%%
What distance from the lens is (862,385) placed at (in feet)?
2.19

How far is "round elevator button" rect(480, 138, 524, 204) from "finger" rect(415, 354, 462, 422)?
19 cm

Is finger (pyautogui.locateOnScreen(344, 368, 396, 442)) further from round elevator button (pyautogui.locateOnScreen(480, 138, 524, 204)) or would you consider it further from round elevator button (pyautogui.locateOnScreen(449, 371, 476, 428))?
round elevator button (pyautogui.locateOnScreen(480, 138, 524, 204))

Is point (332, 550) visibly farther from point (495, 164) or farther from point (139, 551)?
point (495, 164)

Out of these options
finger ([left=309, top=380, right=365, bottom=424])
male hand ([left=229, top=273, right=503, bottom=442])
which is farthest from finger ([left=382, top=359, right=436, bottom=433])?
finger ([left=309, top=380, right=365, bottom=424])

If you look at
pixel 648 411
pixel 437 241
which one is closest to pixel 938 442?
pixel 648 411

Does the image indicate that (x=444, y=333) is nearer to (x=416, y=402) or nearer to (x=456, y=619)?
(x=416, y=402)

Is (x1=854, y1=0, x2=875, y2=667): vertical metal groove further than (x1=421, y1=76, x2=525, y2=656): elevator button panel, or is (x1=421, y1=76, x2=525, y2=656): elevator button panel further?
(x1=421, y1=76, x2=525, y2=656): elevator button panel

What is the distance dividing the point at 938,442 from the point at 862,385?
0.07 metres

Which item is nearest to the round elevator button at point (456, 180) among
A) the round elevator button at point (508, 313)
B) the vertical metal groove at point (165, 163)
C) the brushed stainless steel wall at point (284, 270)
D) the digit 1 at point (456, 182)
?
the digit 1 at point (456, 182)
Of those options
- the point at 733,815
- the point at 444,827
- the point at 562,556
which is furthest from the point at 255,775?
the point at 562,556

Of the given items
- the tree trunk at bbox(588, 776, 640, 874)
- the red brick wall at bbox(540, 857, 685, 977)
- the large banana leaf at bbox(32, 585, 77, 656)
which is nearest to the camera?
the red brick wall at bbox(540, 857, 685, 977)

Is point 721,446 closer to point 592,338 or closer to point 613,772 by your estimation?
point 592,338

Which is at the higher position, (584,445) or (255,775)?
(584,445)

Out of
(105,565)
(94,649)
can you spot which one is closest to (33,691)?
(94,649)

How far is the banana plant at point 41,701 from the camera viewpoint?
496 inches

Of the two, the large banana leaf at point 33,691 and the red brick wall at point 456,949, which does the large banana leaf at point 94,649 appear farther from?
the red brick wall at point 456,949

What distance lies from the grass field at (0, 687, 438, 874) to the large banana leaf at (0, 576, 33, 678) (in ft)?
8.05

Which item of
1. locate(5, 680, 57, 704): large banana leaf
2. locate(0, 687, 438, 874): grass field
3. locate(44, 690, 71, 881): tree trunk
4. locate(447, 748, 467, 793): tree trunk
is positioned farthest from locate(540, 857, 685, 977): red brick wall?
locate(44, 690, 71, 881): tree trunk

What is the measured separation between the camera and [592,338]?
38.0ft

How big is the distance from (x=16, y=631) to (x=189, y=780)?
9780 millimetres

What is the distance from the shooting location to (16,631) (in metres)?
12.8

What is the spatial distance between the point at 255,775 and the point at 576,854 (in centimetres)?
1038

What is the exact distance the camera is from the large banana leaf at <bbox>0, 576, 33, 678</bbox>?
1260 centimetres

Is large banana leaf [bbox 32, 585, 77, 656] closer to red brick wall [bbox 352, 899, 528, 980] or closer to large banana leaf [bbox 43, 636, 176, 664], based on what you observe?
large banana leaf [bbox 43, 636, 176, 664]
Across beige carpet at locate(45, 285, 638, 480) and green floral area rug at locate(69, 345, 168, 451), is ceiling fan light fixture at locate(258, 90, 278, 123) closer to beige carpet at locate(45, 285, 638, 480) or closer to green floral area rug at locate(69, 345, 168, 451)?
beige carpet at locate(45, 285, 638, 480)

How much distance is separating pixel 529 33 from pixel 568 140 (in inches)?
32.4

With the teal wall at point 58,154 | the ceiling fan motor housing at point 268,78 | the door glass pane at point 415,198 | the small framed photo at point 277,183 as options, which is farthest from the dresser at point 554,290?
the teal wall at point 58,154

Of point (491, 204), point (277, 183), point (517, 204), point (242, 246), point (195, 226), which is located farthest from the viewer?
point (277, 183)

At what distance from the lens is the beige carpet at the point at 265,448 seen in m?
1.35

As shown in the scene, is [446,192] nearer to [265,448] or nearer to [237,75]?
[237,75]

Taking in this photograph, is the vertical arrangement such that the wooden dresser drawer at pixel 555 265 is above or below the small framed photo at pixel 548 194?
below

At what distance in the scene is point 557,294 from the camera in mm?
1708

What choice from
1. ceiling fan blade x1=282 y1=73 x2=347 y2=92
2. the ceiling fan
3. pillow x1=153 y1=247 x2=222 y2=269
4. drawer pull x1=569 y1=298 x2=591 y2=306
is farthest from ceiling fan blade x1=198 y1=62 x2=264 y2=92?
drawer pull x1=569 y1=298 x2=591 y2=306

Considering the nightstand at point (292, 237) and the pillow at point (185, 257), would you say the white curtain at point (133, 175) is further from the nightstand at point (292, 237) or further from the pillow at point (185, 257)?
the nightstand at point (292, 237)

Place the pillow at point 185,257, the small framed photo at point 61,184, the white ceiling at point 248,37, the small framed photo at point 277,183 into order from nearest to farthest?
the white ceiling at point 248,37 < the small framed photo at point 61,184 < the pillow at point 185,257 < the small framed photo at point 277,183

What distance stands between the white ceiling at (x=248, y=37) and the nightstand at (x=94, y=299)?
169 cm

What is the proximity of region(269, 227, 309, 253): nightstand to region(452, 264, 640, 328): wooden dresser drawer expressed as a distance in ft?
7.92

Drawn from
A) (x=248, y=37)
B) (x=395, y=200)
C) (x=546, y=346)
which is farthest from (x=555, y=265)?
%%
→ What needs to be done:
Rename "white curtain" to "window drape" in everything from the line containing "As shown in" down to the end of the listing, and reproduce only those lines with all other text unchanged.

→ Finished answer:
As shown in the scene, is [446,192] nearer to [265,448] or nearer to [237,75]?
[237,75]

Taking in this photograph, is the vertical arrangement such that the wooden dresser drawer at pixel 555 265 is above or below the small framed photo at pixel 548 194?
below

At what distance in the scene is point 557,294 from the camera in mm?
1708

What choice from
1. ceiling fan blade x1=282 y1=73 x2=347 y2=92
2. the ceiling fan
3. pillow x1=153 y1=247 x2=222 y2=269
4. drawer pull x1=569 y1=298 x2=591 y2=306
is farthest from ceiling fan blade x1=198 y1=62 x2=264 y2=92?
drawer pull x1=569 y1=298 x2=591 y2=306

Considering the nightstand at point (292, 237) and the pillow at point (185, 257), would you say the window drape at point (133, 175) is further from the nightstand at point (292, 237) or further from the pillow at point (185, 257)?
the nightstand at point (292, 237)

Place the pillow at point 185,257, the small framed photo at point 61,184, the white ceiling at point 248,37, the small framed photo at point 277,183 into order from nearest to farthest?
the white ceiling at point 248,37 < the small framed photo at point 61,184 < the pillow at point 185,257 < the small framed photo at point 277,183

What distance stands between the white ceiling at (x=248, y=37) and the nightstand at (x=94, y=299)?
169 cm

What is the proximity of region(269, 227, 309, 253): nightstand to region(452, 264, 640, 328): wooden dresser drawer expressed as a distance in ft?
7.92

Drawn from
A) (x=248, y=37)
B) (x=395, y=200)
C) (x=546, y=346)
which is farthest from (x=555, y=265)?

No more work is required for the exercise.